Regarding DSLs: Trizbort uses the Handlebars template language to expands its models into a language like TADS or Inform. It is quite easy to add a new Handlebars template to the codebase, provided you know how the models are structured. The relationships are very simple: A map has rooms, and connectors exist between rooms. There are also notes and blocks, but these are generally not interesting for export. Handlebars allows for writing little JavaScript helpers that make it easier to encapsulate complex bits of code generation. It also allows recursion, which is important for object containment relationships.

For example, the code for TADS generation works as follows. It starts off with TADS boilerplate, where several values are filled in use Handlebars expressions ({{{...}}}). A reference is made to the main model element map.

#charset "us-ascii"

#include <adv3.h>
#include <en_us.h>

versionInfo: GameID
  name = '{{{map.title}}}'
  byline = 'by {{{}}}'
  version = '1.0'
  desc = '"{{{map.description}}}'

gameMain: GameMainDef
  initialPlayerChar = me

Further down, the player actor is placed in the start room. TADS requires that a room name has CamelCase notation, so there is a Handlebars helper className that converts a name to a class name, i.e. “West of house” becomes WestOfHouse.

+ me: Actor
  location = {{{className}}}

A list of rooms follows, generated using Handlebars’s default #each block helper. For each room, the template goes through a list of its connections, and uses a custom helper to convert the connection’s compass direction to a string TADS understands.

{{#each map.rooms}} 
{{className}}: Room '{{{}}}'
  {{#each this.connections}}
  {{ dirToStr this.startDir }}: {{{className}}}

{{#each this.objects}}{{buildObject this}}{{/each}}

Within each room, the template processes the objects present. Since this requires recursion, I wrote a custom helper buildObject to produce the code. Helpers are written in JavaScript:

  protected buildObject(obj: Obj, level?: number) {
    if(!level) level = 1;
    let str = "";
    for(let i = 0; i < level; i++) str += "+";
    str = str + Handlebars.templates.tadsObject({ obj: obj });
    obj.content.forEach((o) => {
      str = str + this.buildObject(o, level + 1);
    return new Handlebars.SafeString(str);

The helper uses a subtemplate named tadsObject to export each object. Here kindToStr is another helper than converts an object type (actor, item or scenery) into a TADS class (Actor, Item or Decoration):

{{kindToStr obj.kind}} '{{{}}}'

It is quite easy to build new Handlebars template. The tricky part is usually getting the indentation right.

Current state of DSLs

Trizbort supports export to several domain-specific languages, in varying states of completeness. All DSLs export rooms and connections, some add objects, and some add containment relationships. Missing features are easy to add, but may require better knowledge of the DSLs themselves. I’m a TADS user, and I dug into Inform 7 to get the export right. A github user kindly helped with some of the Quest implementation, but it needs attention. There’s also Alan 2/3, but I am not sure too many people use that.

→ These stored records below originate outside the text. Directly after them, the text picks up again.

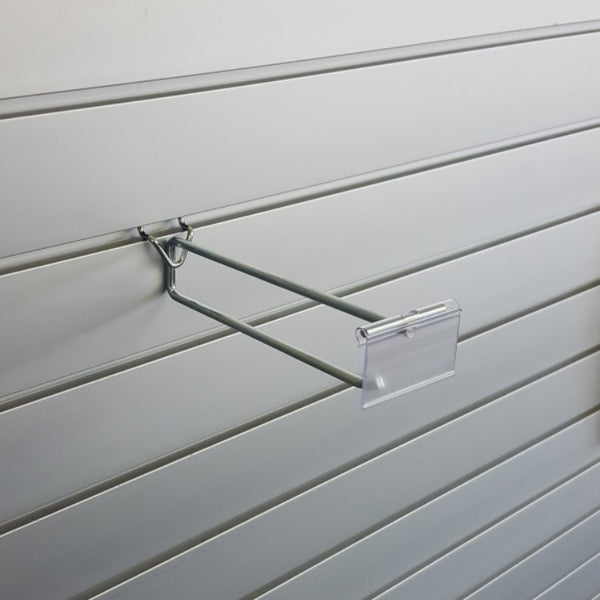 Plankwall flip ticket single prong hook displaying ticketed impulse items with pricing visible on slatwall retail display wall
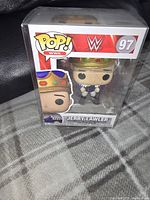 Front view of new Jerry "The King" Lawler WWE Funko Pop figure, in protective sleeve, showing packaging with number 97 and character illustration.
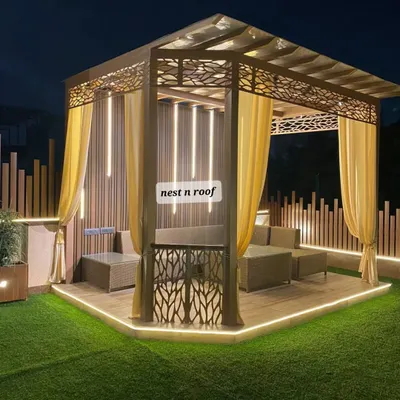 This is the definition of outdoor luxury. A custom-designed gazebo with intricate laser-cut metalwork, elegant curtains, and sophisticated backlighting creates a perfect private retreat.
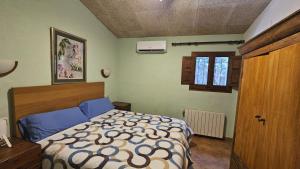 a bedroom with a bed and a window and a door at Can Micos - Masía de grupos 16 hasta 25 personas in Riudarenes +29 photos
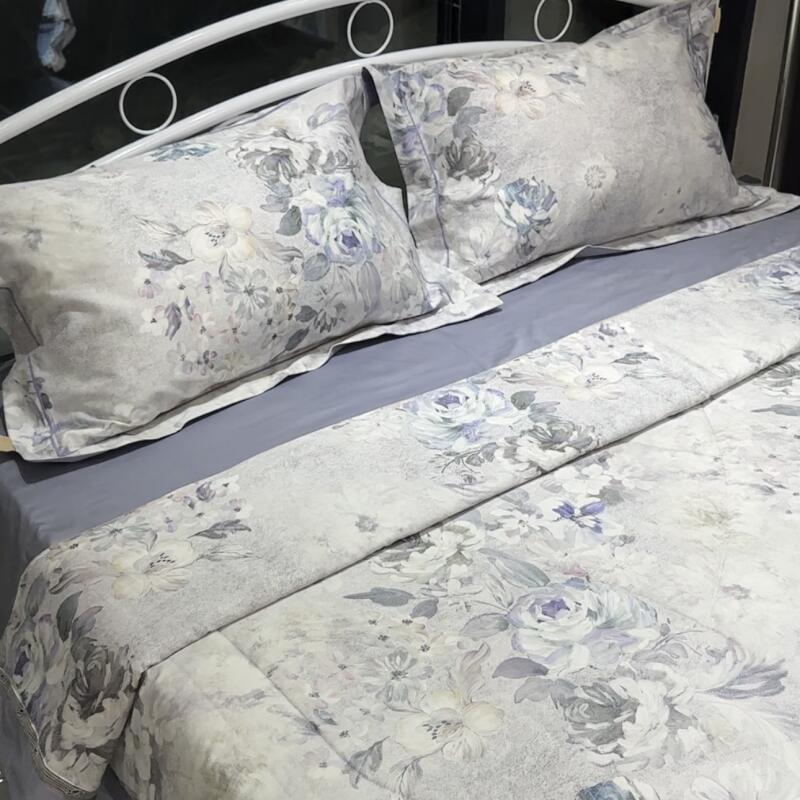 A bed is neatly made with a gray sheet, a floral patterned comforter, and two matching pillows, all under a white metal frame.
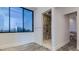 The tiled bathroom offers a large window for lots of light and showcases the large walk in shower at 15217 N 15Th Dr, Phoenix, AZ 85023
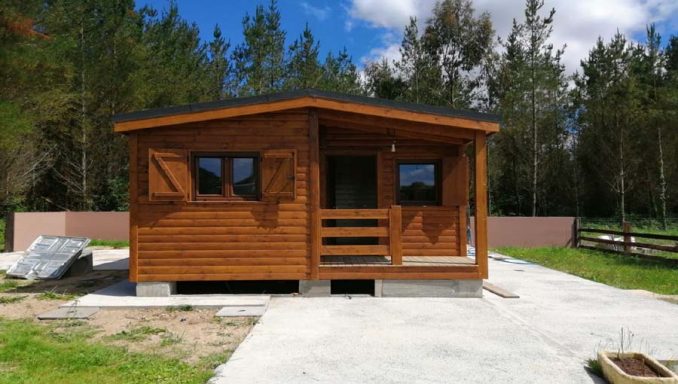 Casa prefabricada de madera con ventanas, rodeada de árboles y un camino de concreto.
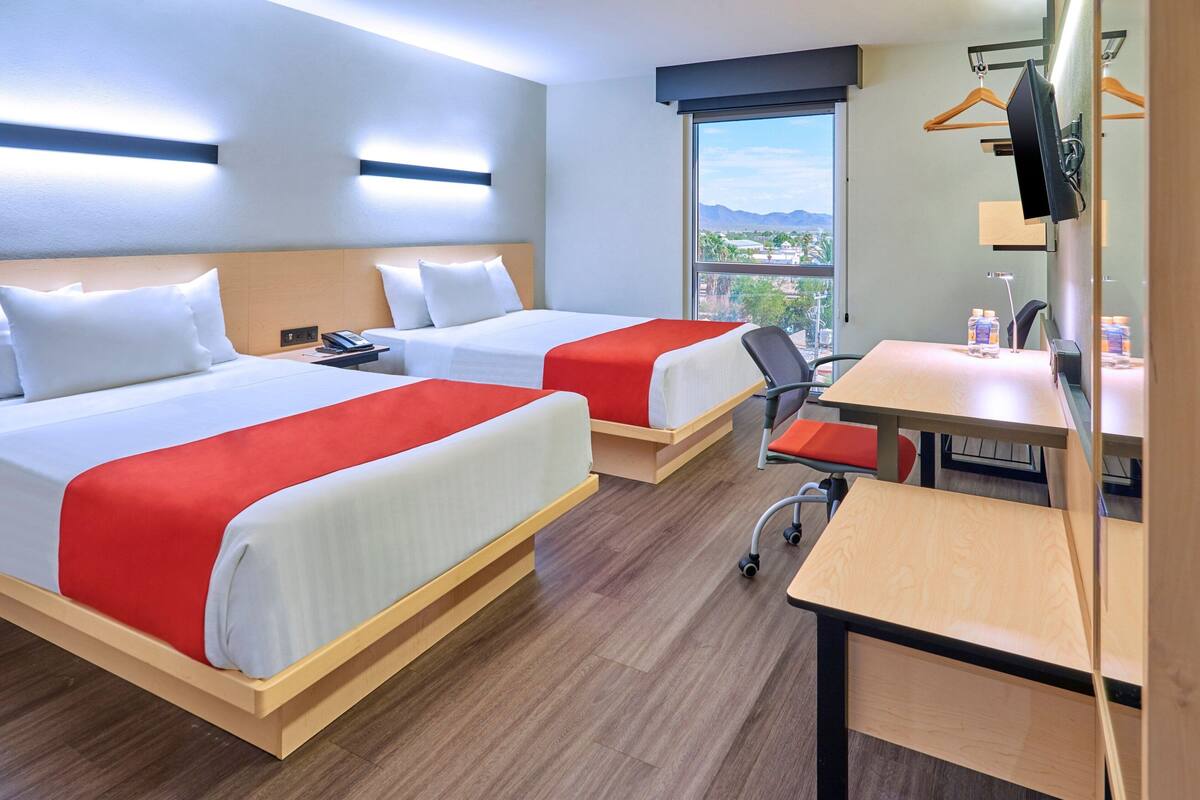 A hotel room with two beds, a desk, a chair, a TV, and a window with a view of mountains.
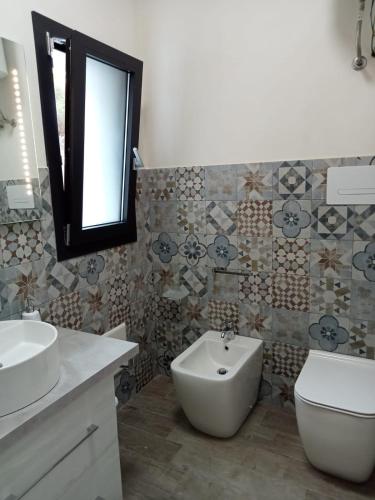 a bathroom with a sink and a toilet and a mirror at La dimora del cavatore in Favignana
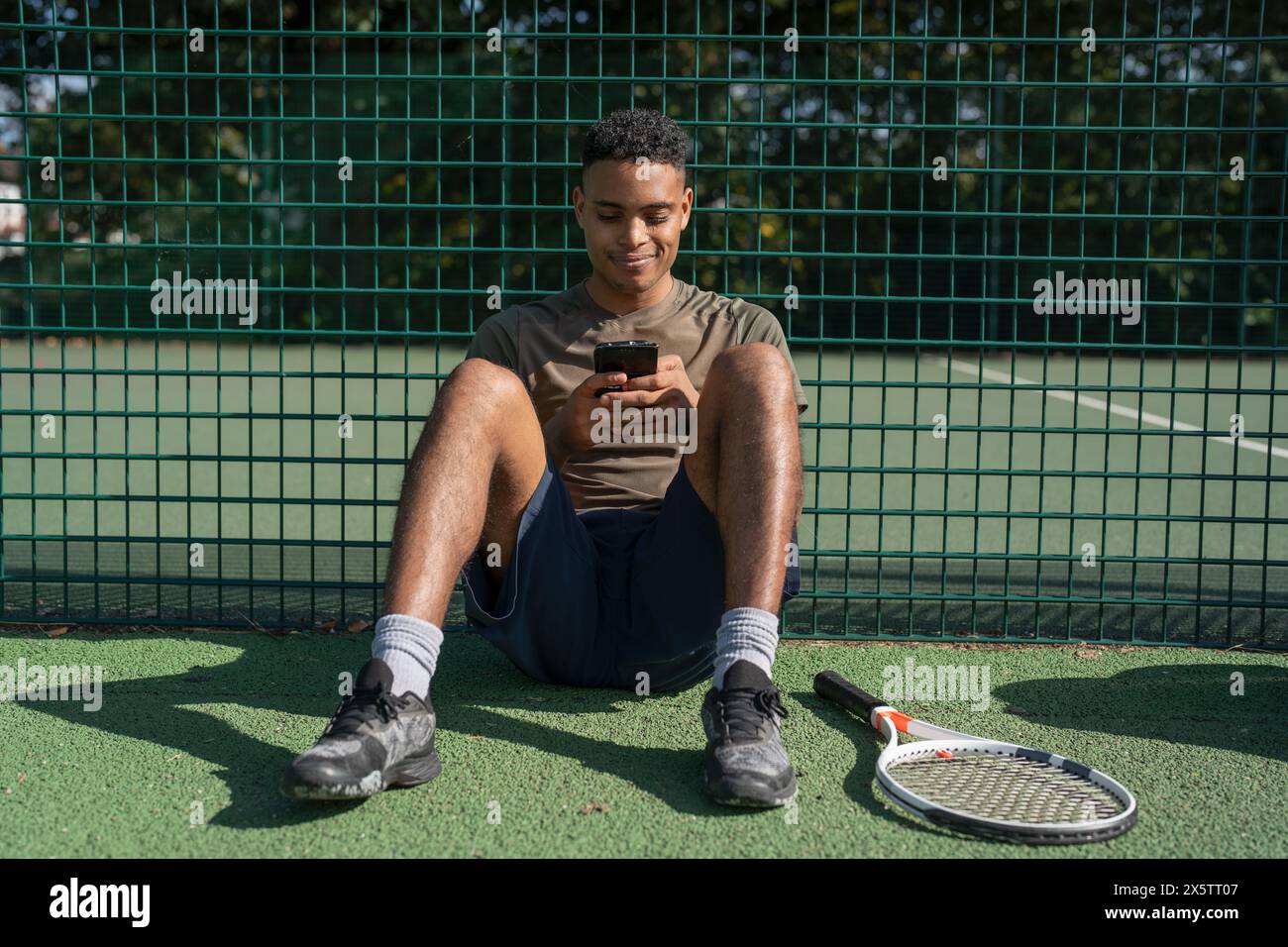 Lächelnder Mann, der auf dem Tennisplatz sitzt und auf das Smartphone schaut Stockfoto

Trizbort has features for dark rooms, but no template uses that feature yet. I’m currently adding support for (locked) doors, and I’ll be adding export to TADS for that. For Inform - input very welcome.

Adding new DSLs

Currently, adding new export languages to Trizbort requires fiddling with the code. There is no feature for uploading new templates. If you’d like to experiment:

  • A package of Handlebars templates and JavaScript helpers are stored under /src/codegen.
  • To make a new code generation option available, it must be added to the main menu (/src/panels/menuPanel), where you can just copy-paste one of the existing options.

Making DSLs dynamic, i.e. where you upload a new specification to Trizbort would mean parsing Handlebars templates on the fly. That is possible to do. However, it would not be easily possible to parse JavaScript helpers, so it might be better to express these in some sort of template language as well. That seems a big task.

Thanks, nice write up. was just updated with support for hand-drawn styles, and a number of bugfixes.